──────── Source extract

This is even more the case if you have a complicated database layout or a complex backup strategy and you want to be able to restore, for example, a single file or filegroup, or take advantage of partial database availability.

As long as you have an effective backup strategy and your backups are valid, you should be able to recover from a disaster within your Recovery Time Objective (RTO) and to your Recovery Point Objective (RPO). In the first article in this three-part series, I discussed the various types of backups and how to formulate a backup strategy (see "Understanding SQL Server Backups" in the July 2009 issue).
In this article, I'll explain how restore works and how to perform some of the more common restore operations. It will be helpful if you've read the backup article, and the background material I mentioned in that article's introduction. I'm also going to explain a few more tricky operations, such as doing a point-in-time restore and an online piecemeal restore with partial database availability.
Just as in the previous article on BACKUP, I'm not going to explain how the RESTORE syntax works or go through the specific steps of all restore operations. SQL Server Books Online does an excellent job of that. See "RESTORE (Transact-SQL)" for more info, especially the examples spread throughout the topic. There are actually so many options to RESTORE that it's a whole other topic to explain them! "Backing Up and Restoring How-to Topics (SQL Server Management Studio)" explains how to use the tools to perform restores.

────────────────

:: Required task A ::
List every title that the SQL Server restore excerpt puts in quotation marks.
:: Required task B ::
Carry the SQL Server restore excerpt forward with the next few paragraphs.

──────── Dataset extract

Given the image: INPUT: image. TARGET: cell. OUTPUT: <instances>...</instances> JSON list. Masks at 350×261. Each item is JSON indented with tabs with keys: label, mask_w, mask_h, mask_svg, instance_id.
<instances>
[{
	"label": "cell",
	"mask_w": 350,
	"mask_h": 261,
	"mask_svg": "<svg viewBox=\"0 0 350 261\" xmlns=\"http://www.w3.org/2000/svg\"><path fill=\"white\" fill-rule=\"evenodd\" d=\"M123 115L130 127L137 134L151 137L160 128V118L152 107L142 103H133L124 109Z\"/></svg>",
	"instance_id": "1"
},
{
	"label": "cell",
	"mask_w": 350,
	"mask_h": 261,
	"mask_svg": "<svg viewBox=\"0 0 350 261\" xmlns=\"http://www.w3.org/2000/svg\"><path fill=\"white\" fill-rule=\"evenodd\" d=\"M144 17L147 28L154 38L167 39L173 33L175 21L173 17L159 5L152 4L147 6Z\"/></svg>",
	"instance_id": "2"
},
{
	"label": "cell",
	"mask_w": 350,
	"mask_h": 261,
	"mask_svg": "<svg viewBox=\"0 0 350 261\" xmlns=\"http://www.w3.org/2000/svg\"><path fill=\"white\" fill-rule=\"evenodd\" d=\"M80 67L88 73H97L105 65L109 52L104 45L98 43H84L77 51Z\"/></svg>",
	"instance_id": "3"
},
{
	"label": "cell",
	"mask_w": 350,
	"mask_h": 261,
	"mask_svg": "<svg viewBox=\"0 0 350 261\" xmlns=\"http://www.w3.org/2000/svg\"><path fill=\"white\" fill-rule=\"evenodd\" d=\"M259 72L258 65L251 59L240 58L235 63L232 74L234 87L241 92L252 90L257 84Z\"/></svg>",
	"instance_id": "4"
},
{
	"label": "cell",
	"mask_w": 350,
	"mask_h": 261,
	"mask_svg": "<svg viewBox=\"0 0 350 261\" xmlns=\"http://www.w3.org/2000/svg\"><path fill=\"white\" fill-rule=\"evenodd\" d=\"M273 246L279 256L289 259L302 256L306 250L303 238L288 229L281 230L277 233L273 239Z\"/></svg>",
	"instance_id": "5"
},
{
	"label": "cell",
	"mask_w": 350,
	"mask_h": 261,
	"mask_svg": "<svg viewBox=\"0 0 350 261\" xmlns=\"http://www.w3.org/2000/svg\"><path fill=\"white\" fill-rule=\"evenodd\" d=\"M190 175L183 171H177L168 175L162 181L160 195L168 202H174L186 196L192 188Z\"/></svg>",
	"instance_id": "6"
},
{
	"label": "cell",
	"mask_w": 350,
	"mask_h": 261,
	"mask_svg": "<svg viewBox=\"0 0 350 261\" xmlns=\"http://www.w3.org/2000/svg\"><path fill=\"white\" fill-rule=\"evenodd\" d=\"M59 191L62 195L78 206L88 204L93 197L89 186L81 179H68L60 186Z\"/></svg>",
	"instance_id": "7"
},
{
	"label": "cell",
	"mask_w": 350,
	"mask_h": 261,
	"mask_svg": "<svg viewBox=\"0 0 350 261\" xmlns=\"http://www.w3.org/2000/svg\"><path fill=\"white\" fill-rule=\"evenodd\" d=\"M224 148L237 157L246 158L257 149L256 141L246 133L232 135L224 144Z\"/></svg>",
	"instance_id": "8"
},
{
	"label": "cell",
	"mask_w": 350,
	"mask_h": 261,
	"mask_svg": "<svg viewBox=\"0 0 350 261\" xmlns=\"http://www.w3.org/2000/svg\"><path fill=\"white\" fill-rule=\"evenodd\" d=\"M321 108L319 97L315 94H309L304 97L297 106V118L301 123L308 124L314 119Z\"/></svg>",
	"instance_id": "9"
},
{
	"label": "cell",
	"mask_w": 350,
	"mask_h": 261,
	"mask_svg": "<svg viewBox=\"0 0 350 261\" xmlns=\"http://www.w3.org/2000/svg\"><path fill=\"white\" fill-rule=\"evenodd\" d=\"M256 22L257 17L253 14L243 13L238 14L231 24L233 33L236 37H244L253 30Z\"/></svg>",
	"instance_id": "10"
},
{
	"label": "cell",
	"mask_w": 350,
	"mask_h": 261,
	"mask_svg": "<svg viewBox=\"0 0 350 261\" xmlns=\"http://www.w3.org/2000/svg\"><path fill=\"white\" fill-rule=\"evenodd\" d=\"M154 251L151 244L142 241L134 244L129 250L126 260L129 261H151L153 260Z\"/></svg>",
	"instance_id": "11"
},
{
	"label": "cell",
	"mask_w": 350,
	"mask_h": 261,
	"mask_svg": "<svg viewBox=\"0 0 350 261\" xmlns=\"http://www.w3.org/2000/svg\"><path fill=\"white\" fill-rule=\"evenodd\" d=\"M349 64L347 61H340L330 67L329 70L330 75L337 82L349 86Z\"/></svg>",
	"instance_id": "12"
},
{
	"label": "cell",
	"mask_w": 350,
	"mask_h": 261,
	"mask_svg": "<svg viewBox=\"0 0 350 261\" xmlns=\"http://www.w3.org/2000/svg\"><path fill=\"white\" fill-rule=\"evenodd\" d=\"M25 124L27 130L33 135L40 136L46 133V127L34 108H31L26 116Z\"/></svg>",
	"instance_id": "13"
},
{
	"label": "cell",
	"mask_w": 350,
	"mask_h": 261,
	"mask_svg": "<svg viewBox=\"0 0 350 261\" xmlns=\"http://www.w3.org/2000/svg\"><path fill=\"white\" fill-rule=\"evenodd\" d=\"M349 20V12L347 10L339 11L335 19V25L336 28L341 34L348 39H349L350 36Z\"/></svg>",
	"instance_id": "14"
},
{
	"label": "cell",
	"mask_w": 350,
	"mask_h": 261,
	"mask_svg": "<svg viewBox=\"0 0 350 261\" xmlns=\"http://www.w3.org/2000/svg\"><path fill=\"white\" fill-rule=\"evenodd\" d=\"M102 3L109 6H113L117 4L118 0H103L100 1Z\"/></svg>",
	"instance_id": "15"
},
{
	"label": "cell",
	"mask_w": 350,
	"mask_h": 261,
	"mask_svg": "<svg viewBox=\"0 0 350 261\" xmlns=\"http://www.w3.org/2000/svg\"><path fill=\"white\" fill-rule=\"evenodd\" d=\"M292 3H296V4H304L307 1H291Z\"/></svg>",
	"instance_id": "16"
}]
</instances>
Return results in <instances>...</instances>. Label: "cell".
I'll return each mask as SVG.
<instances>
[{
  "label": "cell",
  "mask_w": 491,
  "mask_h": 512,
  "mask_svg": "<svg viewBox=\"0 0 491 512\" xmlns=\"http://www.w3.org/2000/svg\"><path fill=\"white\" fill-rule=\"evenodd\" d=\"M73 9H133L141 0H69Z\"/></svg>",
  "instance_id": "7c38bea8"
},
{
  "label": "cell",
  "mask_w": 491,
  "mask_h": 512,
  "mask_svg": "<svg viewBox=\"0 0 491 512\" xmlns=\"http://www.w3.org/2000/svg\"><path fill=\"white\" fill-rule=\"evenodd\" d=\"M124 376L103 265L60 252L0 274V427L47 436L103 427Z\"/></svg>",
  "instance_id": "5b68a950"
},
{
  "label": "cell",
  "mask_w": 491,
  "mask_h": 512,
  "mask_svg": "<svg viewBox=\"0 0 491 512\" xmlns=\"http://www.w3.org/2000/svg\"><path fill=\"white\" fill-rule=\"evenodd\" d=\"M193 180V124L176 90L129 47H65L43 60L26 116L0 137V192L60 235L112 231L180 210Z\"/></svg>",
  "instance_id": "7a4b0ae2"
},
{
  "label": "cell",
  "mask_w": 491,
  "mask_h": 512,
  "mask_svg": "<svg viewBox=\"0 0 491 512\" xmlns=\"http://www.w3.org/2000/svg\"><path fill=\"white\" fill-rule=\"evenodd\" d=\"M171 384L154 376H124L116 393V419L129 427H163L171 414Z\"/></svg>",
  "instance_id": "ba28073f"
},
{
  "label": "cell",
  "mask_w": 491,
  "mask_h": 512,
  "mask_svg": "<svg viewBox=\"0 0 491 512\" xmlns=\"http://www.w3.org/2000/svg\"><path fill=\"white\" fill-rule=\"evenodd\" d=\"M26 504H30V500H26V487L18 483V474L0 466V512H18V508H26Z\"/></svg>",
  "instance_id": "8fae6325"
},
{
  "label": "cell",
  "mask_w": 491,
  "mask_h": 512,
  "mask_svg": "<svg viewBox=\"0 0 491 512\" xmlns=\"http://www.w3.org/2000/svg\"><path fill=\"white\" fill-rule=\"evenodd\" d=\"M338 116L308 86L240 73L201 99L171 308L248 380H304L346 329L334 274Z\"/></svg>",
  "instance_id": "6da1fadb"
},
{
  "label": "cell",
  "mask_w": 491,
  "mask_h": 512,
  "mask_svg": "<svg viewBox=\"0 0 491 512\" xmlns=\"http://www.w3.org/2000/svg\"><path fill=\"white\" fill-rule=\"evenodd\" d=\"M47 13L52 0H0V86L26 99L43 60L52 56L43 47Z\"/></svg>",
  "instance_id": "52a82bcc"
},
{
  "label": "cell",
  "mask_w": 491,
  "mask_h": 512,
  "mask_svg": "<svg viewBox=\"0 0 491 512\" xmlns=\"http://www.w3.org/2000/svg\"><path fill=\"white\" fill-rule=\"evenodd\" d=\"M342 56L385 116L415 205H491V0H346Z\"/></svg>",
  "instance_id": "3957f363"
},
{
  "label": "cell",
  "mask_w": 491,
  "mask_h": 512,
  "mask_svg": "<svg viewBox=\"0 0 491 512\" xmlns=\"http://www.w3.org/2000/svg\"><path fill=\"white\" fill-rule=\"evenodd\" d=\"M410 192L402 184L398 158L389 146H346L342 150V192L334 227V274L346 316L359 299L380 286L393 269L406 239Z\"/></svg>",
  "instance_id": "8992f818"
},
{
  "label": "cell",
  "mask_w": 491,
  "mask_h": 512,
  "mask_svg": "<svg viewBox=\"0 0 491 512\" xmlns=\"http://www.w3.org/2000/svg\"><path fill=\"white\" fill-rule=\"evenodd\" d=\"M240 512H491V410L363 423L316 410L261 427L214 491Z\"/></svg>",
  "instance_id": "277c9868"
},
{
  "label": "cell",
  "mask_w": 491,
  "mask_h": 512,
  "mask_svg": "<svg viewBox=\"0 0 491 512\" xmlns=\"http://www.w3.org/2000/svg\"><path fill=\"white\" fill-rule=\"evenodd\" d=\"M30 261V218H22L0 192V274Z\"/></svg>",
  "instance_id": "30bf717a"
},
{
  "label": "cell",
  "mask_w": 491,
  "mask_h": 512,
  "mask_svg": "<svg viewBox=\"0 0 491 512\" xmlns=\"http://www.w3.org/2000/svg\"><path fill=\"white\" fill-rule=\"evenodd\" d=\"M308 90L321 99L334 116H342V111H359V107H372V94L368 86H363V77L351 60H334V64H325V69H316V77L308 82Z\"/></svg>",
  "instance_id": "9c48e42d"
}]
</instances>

────────────────

:: Expected output A ::
"Understanding SQL Server Backups"
"RESTORE (Transact-SQL)"
"Backing Up and Restoring How-to Topics (SQL Server Management Studio)"

:: Expected output B ::
The Four Phases of Restore

Let's start with how restore actually works. A restore operation has up to four phases:
  1. File creation and initialization
  2. Data and/or transaction log copy
  3. REDO phase of recovery
  4. UNDO phase of recovery
One of the primary goals of disaster recovery is to bring the database online as quickly as possible. If your disaster-recovery plan involves restoring backups (instead of, say, failing over to a database mirror), you're going to want the restore process to be as fast as possible. With each of the four restore steps in mind, is there anything you can do to speed them up?
The first step can be essentially skipped if the data and log files already exist. This means that if you're going to overwrite an existing database, don't drop the database before doing the restore. Instead, use the WITH REPLACE option on the first restore operation to tell SQL Server to use the existing files. If the files don't exist, they will be created and then initialized. Creating the files is very fast, but the process of zero-initializing them can be very slow.
For security reasons, and by default, all database files are zero-initialized. You can enable instant file initialization for the SQL Server instance, which skips the zeroing process for data file create and grow operations, including those required during a restore -- possibly saving hours of downtime, even if the data files are only gigabytes in size. Transaction log files are always zero-initialized because of the circular nature of the transaction log itself.
You can read more about all of this, with references to Books Online, in my "Instant Initialization" blog post category.
You may be wondering about the second phase -- why does the item say "and/or transaction log"? If you read the previous article, you'll remember that all full and differential backups also include some transaction log records, to enable the database to be restored to a transactionally consistent point in time. Phase two is a pure copy operation -- no processing of the data is performed -- so the main way to speed this up is to have a better-performing I/O subsystem. This is one of the few times when it's acceptable to "throw hardware at the problem."
The other way to speed up the copy phase is to use some kind of backup compression technology, either native to SQL Server 2008 or through one of the various third-party solutions. The two parts of the copy phase are reading from the backup media and writing out to the data and/or log files. If you can do fewer reads (using compressed backup media), you can speed up the overall process, at the expense of a small amount of CPU resources.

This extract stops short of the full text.